Recomendo, a despeito de dúvidas a esse respeito, uma investigação em torno desses nomes: Hugo Assmann, Jung Mo Sung, Franz Hinkelammert, Ulrich Duchrow, Ignacio Ellacuria, Jon Sobrino, José Comblin, Juan Luis Segundo, Leonardo Boff e Elza Tamez. Esses são somente alguns nomes acerca dos quais consigo lembrar sem consulta.
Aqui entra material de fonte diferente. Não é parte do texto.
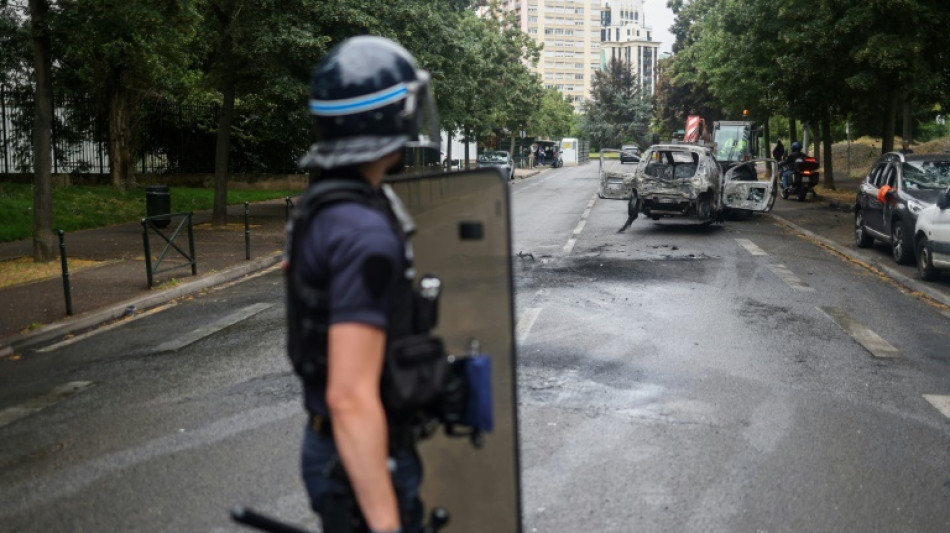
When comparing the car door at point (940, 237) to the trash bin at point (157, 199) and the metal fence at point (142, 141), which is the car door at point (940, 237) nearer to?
the trash bin at point (157, 199)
Em certa medida, observando as especificidades de cada um desses articuladores, todos apontaram para o que Assmann se referia como sendo uma idolotria do mercado. Aplicar a idolatria como chave interpretativa em relação ao mercado mundial globalizado significa dizer que este assumiu as características da “idéia de Deus”. Mas essa identificação da idolatria do mercado não se faz por simples analogia. Antes, faz-se a partir do reconhecimento da auto-divinização mesma do mercado ao impor-se como um absoluto para as pessoas, como objeto de esperança ditando as “leis do sucesso”, o perfil do homem e da mulher bem-sucedidos (nesse caso, os consumidores), e, por tabela, identificado os interesses dos grupos dominantes com os interesses de todos e com os da natureza.

Confira você mesmo, num exemplo, se a tipologia dos ídolos modernos elaborada por Jon Sobrino não explica muito da bifurcação econômica pela qual atravessa o mundo agora:

(1) os ídolos [nesse caso, o mercado] apresentam características de divindades: ultimacidade (não se pode ir além deles), autojustificação (não necessitam justificar-se a si mesmos diante dos seres humanos), intocabilidade (não podem ser questionados e quem o fizer será destruído);

(2) agregam a si instituições sociais como instrumentais de ação: poder militar, político, patriarcal, cultural, étnico, judicial, intelectual e também com freqüência o poder religioso;

(3) exigem culto: as práticas cruéis do capitalismo;

(4) exigem uma ortodoxia: exigem uma ideologia acompanhante [neoliberalismo?] e prometem salvação a seus adoradores, isto é, torná-los semelhantes aos ricos e poderosos do primeiro mundo.

Li em Nietzsche (O Anticristo) que “o proprium de toda grande idolatria reside no fato de que ela apaga no ser idolatrado idiossincrasias e feições originais, feições com freqüência penosamente estranhas; ela mesma sequer as enxerga”. E ouvi de Jorge Nery, numa aula de Mentoreamento em 2001, que “todo ídolo, quando se quebra, é odiado pelo idólatra”. Nietzsche tem razão quanto a relação entre os homens que “movem o mundo” das relações econômicas hoje e seu ídolo (o mercado). Queira Deus que agora Jorge também tenha razão em seu aforismo.

Sim, os profetas precisam ser ouvidos. Eu já sabia que eles não eram da ordem da religião organizada. Agora vejo que também não são da ordem do mundo “emancipado e adulto”. Eles devem pertencer a essa síntese que buscamos e que ainda não sabemos o nome. Melhor, sabemos o nome, mas esquecemos o significado profundo: Evangelho.